**STATED TASK**
Write out the stretch of lines below from the line containing "How far is point" through the end of the lines, keeping both ends and reproducing each line word for word.

--- START OF RECORDED INFORMATION ---

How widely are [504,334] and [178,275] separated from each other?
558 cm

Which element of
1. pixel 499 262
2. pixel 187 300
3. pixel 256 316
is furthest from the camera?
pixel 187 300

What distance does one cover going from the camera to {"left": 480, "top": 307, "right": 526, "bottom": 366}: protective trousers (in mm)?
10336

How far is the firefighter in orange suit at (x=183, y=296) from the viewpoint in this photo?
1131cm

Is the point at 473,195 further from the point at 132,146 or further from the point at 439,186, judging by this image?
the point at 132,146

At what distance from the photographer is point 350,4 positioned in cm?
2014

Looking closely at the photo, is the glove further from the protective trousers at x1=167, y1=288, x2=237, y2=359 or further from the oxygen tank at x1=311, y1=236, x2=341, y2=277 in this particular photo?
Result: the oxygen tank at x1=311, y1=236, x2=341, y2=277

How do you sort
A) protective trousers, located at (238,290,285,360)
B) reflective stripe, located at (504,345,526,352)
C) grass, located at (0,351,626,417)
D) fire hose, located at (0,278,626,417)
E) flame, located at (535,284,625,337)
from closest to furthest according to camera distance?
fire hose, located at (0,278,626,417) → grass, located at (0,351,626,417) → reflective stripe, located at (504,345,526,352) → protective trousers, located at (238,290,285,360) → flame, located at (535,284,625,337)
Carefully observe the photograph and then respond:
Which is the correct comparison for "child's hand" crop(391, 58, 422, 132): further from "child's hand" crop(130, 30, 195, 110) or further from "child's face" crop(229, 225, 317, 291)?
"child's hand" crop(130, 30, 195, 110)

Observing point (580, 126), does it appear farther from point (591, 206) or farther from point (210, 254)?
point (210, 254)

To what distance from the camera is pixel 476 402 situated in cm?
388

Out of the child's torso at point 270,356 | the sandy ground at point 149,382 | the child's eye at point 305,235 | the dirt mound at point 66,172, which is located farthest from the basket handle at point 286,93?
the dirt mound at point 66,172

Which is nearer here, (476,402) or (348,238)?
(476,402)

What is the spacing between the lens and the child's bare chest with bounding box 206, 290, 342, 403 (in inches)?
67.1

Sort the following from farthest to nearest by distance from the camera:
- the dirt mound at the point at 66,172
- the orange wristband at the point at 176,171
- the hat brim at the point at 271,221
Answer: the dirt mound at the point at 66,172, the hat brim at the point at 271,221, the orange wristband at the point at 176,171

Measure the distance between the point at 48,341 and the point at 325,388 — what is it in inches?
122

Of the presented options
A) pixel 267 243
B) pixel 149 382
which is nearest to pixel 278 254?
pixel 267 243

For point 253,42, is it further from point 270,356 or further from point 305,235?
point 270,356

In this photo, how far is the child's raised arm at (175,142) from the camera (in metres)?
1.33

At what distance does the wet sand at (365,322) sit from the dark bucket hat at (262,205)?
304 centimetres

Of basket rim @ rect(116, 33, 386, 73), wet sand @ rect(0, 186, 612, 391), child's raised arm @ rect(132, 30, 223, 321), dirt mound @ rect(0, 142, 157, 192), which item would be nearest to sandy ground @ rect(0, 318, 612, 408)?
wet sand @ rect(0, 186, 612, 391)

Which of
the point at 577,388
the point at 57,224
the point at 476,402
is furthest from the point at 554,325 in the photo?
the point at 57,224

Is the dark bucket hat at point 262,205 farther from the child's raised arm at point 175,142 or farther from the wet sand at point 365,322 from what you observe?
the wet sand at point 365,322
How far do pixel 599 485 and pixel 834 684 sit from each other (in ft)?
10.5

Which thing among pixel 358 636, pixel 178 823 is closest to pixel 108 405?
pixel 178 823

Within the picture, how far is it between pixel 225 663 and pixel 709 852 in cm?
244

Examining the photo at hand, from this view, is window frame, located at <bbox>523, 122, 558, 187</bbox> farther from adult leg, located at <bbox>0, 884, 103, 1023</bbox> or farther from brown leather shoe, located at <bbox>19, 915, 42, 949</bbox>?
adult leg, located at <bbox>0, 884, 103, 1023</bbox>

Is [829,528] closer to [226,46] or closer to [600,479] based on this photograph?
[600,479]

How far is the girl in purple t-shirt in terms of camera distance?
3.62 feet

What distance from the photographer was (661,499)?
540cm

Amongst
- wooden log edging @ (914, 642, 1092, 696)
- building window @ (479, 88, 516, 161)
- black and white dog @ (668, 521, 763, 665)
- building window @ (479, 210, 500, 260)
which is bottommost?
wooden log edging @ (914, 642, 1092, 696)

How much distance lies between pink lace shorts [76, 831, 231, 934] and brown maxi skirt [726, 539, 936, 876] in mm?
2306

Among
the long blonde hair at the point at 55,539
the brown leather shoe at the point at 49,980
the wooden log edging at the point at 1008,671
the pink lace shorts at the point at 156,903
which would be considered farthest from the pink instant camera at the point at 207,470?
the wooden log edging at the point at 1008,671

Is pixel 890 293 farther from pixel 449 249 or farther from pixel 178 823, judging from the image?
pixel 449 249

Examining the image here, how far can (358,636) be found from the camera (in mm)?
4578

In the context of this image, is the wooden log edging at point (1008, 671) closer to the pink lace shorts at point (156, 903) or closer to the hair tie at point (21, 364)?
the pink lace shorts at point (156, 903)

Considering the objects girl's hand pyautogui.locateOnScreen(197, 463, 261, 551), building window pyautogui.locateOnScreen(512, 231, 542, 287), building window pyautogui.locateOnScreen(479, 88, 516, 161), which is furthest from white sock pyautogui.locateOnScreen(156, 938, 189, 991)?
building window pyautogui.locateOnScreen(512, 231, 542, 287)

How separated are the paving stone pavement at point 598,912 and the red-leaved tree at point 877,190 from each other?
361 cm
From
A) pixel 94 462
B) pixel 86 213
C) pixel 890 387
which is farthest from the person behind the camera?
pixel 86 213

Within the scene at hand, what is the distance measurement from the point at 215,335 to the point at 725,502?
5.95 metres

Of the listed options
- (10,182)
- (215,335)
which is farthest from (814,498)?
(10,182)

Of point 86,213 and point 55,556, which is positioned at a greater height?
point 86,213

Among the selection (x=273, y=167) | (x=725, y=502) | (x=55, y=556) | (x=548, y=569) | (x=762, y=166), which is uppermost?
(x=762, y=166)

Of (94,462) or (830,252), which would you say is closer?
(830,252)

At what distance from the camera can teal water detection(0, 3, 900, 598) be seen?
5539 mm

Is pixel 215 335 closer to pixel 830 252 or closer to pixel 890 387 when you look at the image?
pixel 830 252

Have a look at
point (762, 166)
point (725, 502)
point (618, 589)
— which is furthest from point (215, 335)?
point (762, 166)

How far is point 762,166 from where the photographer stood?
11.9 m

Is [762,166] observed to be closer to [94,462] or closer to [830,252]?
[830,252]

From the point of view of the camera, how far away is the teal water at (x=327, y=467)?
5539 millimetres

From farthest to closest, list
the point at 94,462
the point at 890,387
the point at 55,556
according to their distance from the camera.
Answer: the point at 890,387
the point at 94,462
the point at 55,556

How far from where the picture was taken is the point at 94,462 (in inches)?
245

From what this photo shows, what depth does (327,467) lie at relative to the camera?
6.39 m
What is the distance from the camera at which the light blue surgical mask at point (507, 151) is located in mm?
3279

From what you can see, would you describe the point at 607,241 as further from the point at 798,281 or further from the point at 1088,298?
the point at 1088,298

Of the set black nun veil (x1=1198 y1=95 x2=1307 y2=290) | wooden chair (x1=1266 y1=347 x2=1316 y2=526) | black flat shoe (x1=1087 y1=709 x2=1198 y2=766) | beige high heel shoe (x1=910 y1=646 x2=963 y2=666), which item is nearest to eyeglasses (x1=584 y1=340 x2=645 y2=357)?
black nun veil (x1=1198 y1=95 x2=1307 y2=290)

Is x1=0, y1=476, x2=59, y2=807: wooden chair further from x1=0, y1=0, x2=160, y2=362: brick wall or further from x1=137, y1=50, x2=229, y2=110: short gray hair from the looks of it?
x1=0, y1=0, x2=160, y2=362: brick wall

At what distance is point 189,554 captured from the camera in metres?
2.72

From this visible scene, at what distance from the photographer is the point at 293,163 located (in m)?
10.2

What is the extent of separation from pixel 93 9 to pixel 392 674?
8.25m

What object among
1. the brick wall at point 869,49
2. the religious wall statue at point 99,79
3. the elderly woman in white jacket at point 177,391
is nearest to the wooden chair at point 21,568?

--- END OF RECORDED INFORMATION ---

**WRITTEN REPLY**
How far is point 762,166 from where the photographer stood?
11.9 m

Is [762,166] observed to be closer to [94,462] or closer to [830,252]?
[830,252]

From the point of view of the camera, how far away is the teal water at (x=327, y=467)?
5539 millimetres

From farthest to closest, list
the point at 94,462
the point at 890,387
the point at 55,556
according to their distance from the camera.
Answer: the point at 890,387
the point at 94,462
the point at 55,556

How far from where the picture was taken is the point at 94,462 (in inches)?
245

From what this photo shows, what depth does (327,467) lie at relative to the camera?
6.39 m
What is the distance from the camera at which the light blue surgical mask at point (507, 151) is located in mm?
3279

From what you can see, would you describe the point at 607,241 as further from the point at 798,281 or further from the point at 1088,298?
the point at 1088,298

Of the set black nun veil (x1=1198 y1=95 x2=1307 y2=290) | wooden chair (x1=1266 y1=347 x2=1316 y2=526) | black flat shoe (x1=1087 y1=709 x2=1198 y2=766) | beige high heel shoe (x1=910 y1=646 x2=963 y2=666), which item is nearest to eyeglasses (x1=584 y1=340 x2=645 y2=357)?
black nun veil (x1=1198 y1=95 x2=1307 y2=290)

Is x1=0, y1=476, x2=59, y2=807: wooden chair further from x1=0, y1=0, x2=160, y2=362: brick wall or further from x1=137, y1=50, x2=229, y2=110: short gray hair from the looks of it?
x1=0, y1=0, x2=160, y2=362: brick wall

At what distance is point 189,554 captured from the camera in metres?
2.72

From this visible scene, at what distance from the photographer is the point at 293,163 located (in m)?
10.2

What is the extent of separation from pixel 93 9 to pixel 392 674?
8.25m

What object among
1. the brick wall at point 869,49
2. the religious wall statue at point 99,79
3. the elderly woman in white jacket at point 177,391
is nearest to the wooden chair at point 21,568?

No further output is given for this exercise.